Records excerpted from a collection:
☆ ☆ ☆ ☆ ☆ ☆ ☆
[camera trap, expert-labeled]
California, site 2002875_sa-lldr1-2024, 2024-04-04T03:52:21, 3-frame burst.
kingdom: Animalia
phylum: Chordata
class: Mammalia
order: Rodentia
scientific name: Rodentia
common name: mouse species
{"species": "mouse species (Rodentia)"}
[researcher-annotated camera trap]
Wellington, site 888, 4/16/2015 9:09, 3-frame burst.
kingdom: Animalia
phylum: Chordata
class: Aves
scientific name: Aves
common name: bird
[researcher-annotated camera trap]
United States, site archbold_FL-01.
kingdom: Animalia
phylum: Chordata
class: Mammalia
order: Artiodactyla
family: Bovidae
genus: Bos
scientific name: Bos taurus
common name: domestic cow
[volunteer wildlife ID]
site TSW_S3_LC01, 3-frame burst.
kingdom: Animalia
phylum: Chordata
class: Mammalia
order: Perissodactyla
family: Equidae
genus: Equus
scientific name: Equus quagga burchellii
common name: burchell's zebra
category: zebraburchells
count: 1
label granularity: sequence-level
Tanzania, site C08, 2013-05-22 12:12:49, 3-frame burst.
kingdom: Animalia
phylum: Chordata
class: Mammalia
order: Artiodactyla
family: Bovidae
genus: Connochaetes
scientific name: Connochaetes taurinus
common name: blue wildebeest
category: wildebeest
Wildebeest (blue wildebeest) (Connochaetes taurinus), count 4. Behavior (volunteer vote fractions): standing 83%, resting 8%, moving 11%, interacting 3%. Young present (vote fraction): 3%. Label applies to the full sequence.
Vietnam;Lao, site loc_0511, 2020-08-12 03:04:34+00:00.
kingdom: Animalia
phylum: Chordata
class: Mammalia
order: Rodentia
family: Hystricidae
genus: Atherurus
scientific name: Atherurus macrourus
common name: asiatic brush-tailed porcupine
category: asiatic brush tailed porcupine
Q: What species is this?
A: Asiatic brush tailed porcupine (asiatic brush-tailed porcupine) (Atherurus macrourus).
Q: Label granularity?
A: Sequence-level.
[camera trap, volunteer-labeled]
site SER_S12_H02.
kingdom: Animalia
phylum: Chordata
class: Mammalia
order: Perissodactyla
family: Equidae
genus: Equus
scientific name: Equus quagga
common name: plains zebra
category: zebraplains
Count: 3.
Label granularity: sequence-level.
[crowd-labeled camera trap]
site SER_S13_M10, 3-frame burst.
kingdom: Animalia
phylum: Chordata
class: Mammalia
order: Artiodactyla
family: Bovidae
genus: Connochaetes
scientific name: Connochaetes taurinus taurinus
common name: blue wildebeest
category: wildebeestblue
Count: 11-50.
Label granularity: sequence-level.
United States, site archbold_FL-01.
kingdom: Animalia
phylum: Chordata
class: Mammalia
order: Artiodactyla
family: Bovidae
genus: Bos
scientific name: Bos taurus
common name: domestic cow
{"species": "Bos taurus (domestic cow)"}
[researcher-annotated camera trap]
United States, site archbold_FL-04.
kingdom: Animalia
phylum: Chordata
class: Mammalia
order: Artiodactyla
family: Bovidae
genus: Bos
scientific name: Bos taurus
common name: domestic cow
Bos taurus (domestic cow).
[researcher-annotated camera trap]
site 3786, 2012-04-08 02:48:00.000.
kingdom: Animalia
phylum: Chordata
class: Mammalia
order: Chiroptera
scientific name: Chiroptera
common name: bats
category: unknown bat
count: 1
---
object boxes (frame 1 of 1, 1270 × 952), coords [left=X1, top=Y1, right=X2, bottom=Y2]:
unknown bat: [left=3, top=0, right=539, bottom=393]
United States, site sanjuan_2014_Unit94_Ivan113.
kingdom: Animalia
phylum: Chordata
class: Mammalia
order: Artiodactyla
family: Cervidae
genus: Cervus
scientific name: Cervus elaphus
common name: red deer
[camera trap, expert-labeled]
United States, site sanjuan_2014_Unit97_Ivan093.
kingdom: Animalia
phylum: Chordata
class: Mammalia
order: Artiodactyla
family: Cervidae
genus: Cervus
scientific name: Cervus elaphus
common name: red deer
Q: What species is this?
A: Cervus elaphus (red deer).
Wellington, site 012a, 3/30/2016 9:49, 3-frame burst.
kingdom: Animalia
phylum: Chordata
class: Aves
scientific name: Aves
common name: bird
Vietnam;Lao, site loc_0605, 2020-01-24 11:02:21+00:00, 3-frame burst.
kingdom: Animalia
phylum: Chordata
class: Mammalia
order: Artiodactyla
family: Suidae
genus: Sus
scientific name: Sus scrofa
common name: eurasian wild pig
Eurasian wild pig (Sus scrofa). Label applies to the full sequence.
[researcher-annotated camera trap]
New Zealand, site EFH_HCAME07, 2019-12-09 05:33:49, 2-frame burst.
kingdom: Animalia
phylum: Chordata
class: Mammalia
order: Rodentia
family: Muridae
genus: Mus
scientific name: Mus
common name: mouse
☆ ☆ ☆ ☆ ☆ ☆ ☆
Instructions for the task => Each record shown above must be reproduced exactly.

Result for this exercise =>
[camera trap, expert-labeled]
California, site 2002875_sa-lldr1-2024, 2024-04-04T03:52:21, 3-frame burst.
kingdom: Animalia
phylum: Chordata
class: Mammalia
order: Rodentia
scientific name: Rodentia
common name: mouse species
{"species": "mouse species (Rodentia)"}
[researcher-annotated camera trap]
Wellington, site 888, 4/16/2015 9:09, 3-frame burst.
kingdom: Animalia
phylum: Chordata
class: Aves
scientific name: Aves
common name: bird
[researcher-annotated camera trap]
United States, site archbold_FL-01.
kingdom: Animalia
phylum: Chordata
class: Mammalia
order: Artiodactyla
family: Bovidae
genus: Bos
scientific name: Bos taurus
common name: domestic cow
[volunteer wildlife ID]
site TSW_S3_LC01, 3-frame burst.
kingdom: Animalia
phylum: Chordata
class: Mammalia
order: Perissodactyla
family: Equidae
genus: Equus
scientific name: Equus quagga burchellii
common name: burchell's zebra
category: zebraburchells
count: 1
label granularity: sequence-level
Tanzania, site C08, 2013-05-22 12:12:49, 3-frame burst.
kingdom: Animalia
phylum: Chordata
class: Mammalia
order: Artiodactyla
family: Bovidae
genus: Connochaetes
scientific name: Connochaetes taurinus
common name: blue wildebeest
category: wildebeest
Wildebeest (blue wildebeest) (Connochaetes taurinus), count 4. Behavior (volunteer vote fractions): standing 83%, resting 8%, moving 11%, interacting 3%. Young present (vote fraction): 3%. Label applies to the full sequence.
Vietnam;Lao, site loc_0511, 2020-08-12 03:04:34+00:00.
kingdom: Animalia
phylum: Chordata
class: Mammalia
order: Rodentia
family: Hystricidae
genus: Atherurus
scientific name: Atherurus macrourus
common name: asiatic brush-tailed porcupine
category: asiatic brush tailed porcupine
Q: What species is this?
A: Asiatic brush tailed porcupine (asiatic brush-tailed porcupine) (Atherurus macrourus).
Q: Label granularity?
A: Sequence-level.
[camera trap, volunteer-labeled]
site SER_S12_H02.
kingdom: Animalia
phylum: Chordata
class: Mammalia
order: Perissodactyla
family: Equidae
genus: Equus
scientific name: Equus quagga
common name: plains zebra
category: zebraplains
Count: 3.
Label granularity: sequence-level.
[crowd-labeled camera trap]
site SER_S13_M10, 3-frame burst.
kingdom: Animalia
phylum: Chordata
class: Mammalia
order: Artiodactyla
family: Bovidae
genus: Connochaetes
scientific name: Connochaetes taurinus taurinus
common name: blue wildebeest
category: wildebeestblue
Count: 11-50.
Label granularity: sequence-level.
United States, site archbold_FL-01.
kingdom: Animalia
phylum: Chordata
class: Mammalia
order: Artiodactyla
family: Bovidae
genus: Bos
scientific name: Bos taurus
common name: domestic cow
{"species": "Bos taurus (domestic cow)"}
[researcher-annotated camera trap]
United States, site archbold_FL-04.
kingdom: Animalia
phylum: Chordata
class: Mammalia
order: Artiodactyla
family: Bovidae
genus: Bos
scientific name: Bos taurus
common name: domestic cow
Bos taurus (domestic cow).
[researcher-annotated camera trap]
site 3786, 2012-04-08 02:48:00.000.
kingdom: Animalia
phylum: Chordata
class: Mammalia
order: Chiroptera
scientific name: Chiroptera
common name: bats
category: unknown bat
count: 1
---
object boxes (frame 1 of 1, 1270 × 952), coords [left=X1, top=Y1, right=X2, bottom=Y2]:
unknown bat: [left=3, top=0, right=539, bottom=393]
United States, site sanjuan_2014_Unit94_Ivan113.
kingdom: Animalia
phylum: Chordata
class: Mammalia
order: Artiodactyla
family: Cervidae
genus: Cervus
scientific name: Cervus elaphus
common name: red deer
[camera trap, expert-labeled]
United States, site sanjuan_2014_Unit97_Ivan093.
kingdom: Animalia
phylum: Chordata
class: Mammalia
order: Artiodactyla
family: Cervidae
genus: Cervus
scientific name: Cervus elaphus
common name: red deer
Q: What species is this?
A: Cervus elaphus (red deer).
Wellington, site 012a, 3/30/2016 9:49, 3-frame burst.
kingdom: Animalia
phylum: Chordata
class: Aves
scientific name: Aves
common name: bird
Vietnam;Lao, site loc_0605, 2020-01-24 11:02:21+00:00, 3-frame burst.
kingdom: Animalia
phylum: Chordata
class: Mammalia
order: Artiodactyla
family: Suidae
genus: Sus
scientific name: Sus scrofa
common name: eurasian wild pig
Eurasian wild pig (Sus scrofa). Label applies to the full sequence.
[researcher-annotated camera trap]
New Zealand, site EFH_HCAME07, 2019-12-09 05:33:49, 2-frame burst.
kingdom: Animalia
phylum: Chordata
class: Mammalia
order: Rodentia
family: Muridae
genus: Mus
scientific name: Mus
common name: mouse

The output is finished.